[Dataset excerpts]
------

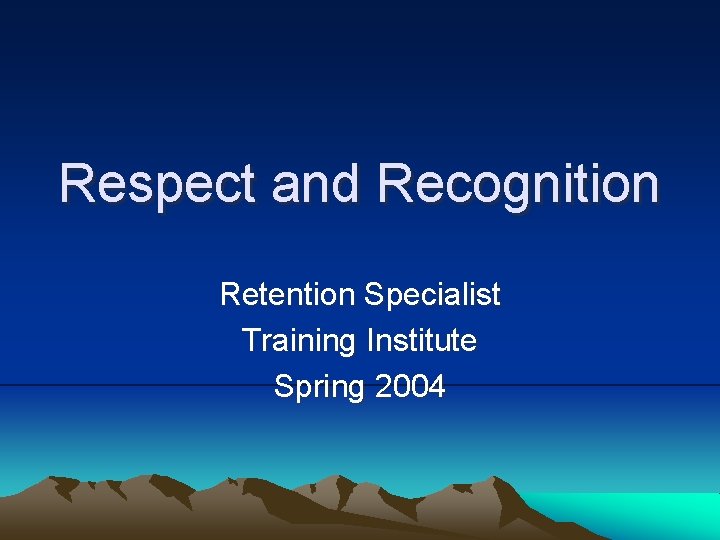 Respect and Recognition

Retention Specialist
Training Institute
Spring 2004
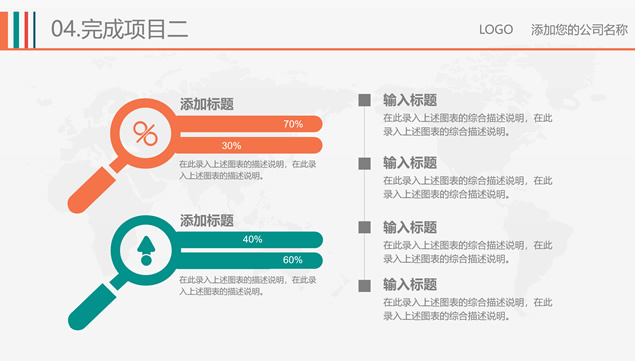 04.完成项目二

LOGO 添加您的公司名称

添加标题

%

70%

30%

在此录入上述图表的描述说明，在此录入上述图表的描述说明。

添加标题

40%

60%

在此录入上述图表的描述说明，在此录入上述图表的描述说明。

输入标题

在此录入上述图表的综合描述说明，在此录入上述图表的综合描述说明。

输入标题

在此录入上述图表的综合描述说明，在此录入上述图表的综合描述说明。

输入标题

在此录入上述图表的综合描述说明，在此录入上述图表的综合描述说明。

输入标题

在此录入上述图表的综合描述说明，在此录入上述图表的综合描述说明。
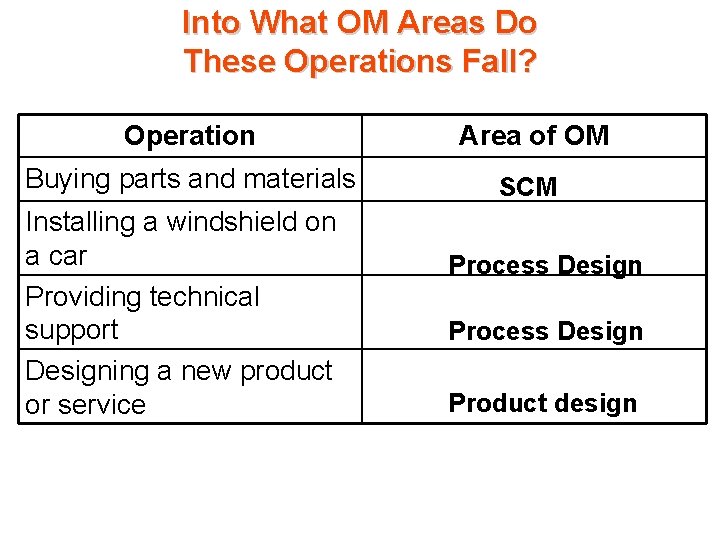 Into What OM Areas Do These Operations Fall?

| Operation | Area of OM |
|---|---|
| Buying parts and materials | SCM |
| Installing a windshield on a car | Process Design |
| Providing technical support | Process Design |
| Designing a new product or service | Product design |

------

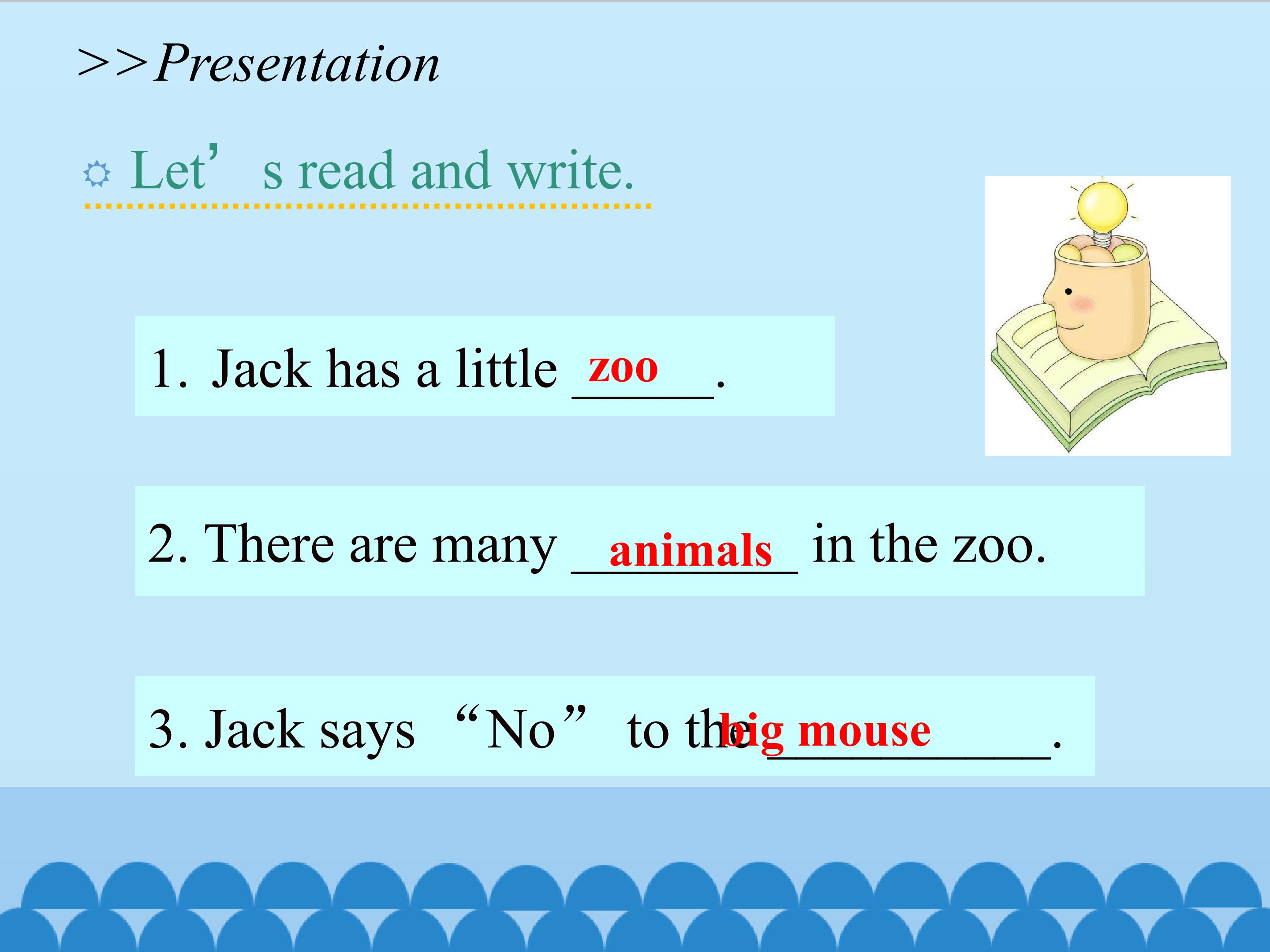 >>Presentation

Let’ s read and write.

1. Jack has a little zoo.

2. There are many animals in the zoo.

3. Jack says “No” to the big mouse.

------

— TASK GOAL —
Write out word for word the lines above that run from the one with "Respect and Recognition" to the one with "Product design |". Include both end lines; exclude the images.

— ANSWER TO THE EXERCISE —
 Respect and Recognition

Retention Specialist
Training Institute
Spring 2004
 04.完成项目二

LOGO 添加您的公司名称

添加标题

%

70%

30%

在此录入上述图表的描述说明，在此录入上述图表的描述说明。

添加标题

40%

60%

在此录入上述图表的描述说明，在此录入上述图表的描述说明。

输入标题

在此录入上述图表的综合描述说明，在此录入上述图表的综合描述说明。

输入标题

在此录入上述图表的综合描述说明，在此录入上述图表的综合描述说明。

输入标题

在此录入上述图表的综合描述说明，在此录入上述图表的综合描述说明。

输入标题

在此录入上述图表的综合描述说明，在此录入上述图表的综合描述说明。
 Into What OM Areas Do These Operations Fall?

| Operation | Area of OM |
|---|---|
| Buying parts and materials | SCM |
| Installing a windshield on a car | Process Design |
| Providing technical support | Process Design |
| Designing a new product or service | Product design |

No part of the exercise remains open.